PROBLEM STATEMENT: Drop the pictures from the entries below, then reproduce the rest exactly.

EXTRACTED MATERIAL:

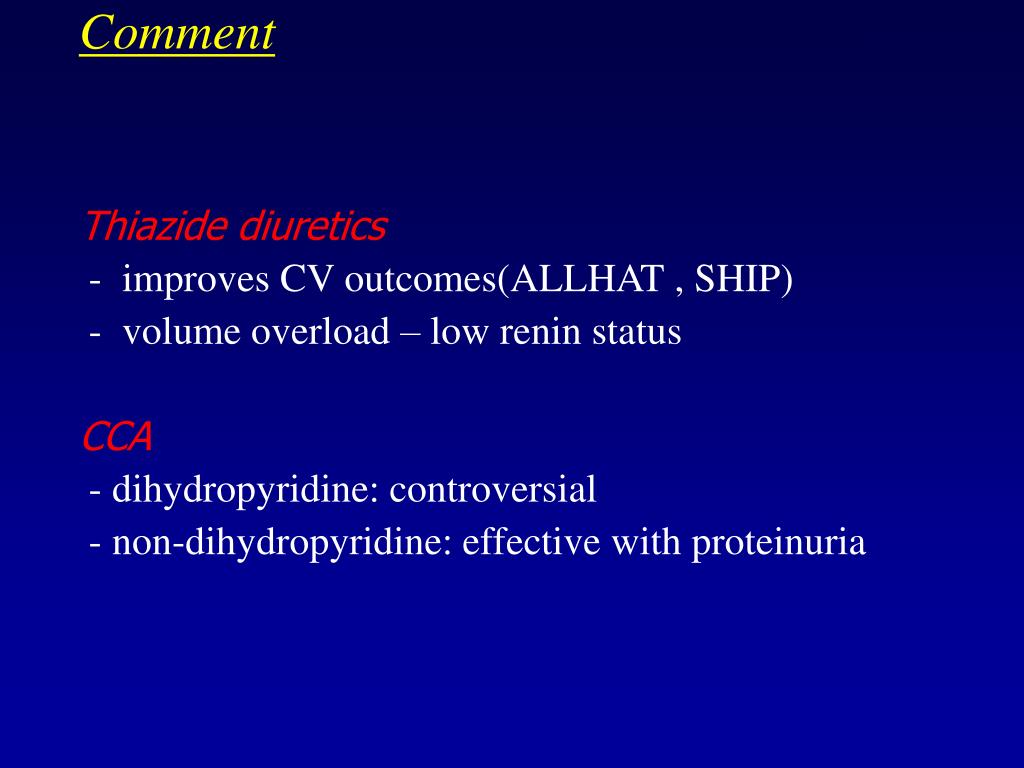 Comment

Thiazide diuretics
- improves CV outcomes(ALLHAT , SHIP)
- volume overload – low renin status

CCA
- dihydropyridine: controversial
- non-dihydropyridine: effective with proteinuria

OUTPUT FOR THIS TASK:
 Comment

Thiazide diuretics
- improves CV outcomes(ALLHAT , SHIP)
- volume overload – low renin status

CCA
- dihydropyridine: controversial
- non-dihydropyridine: effective with proteinuria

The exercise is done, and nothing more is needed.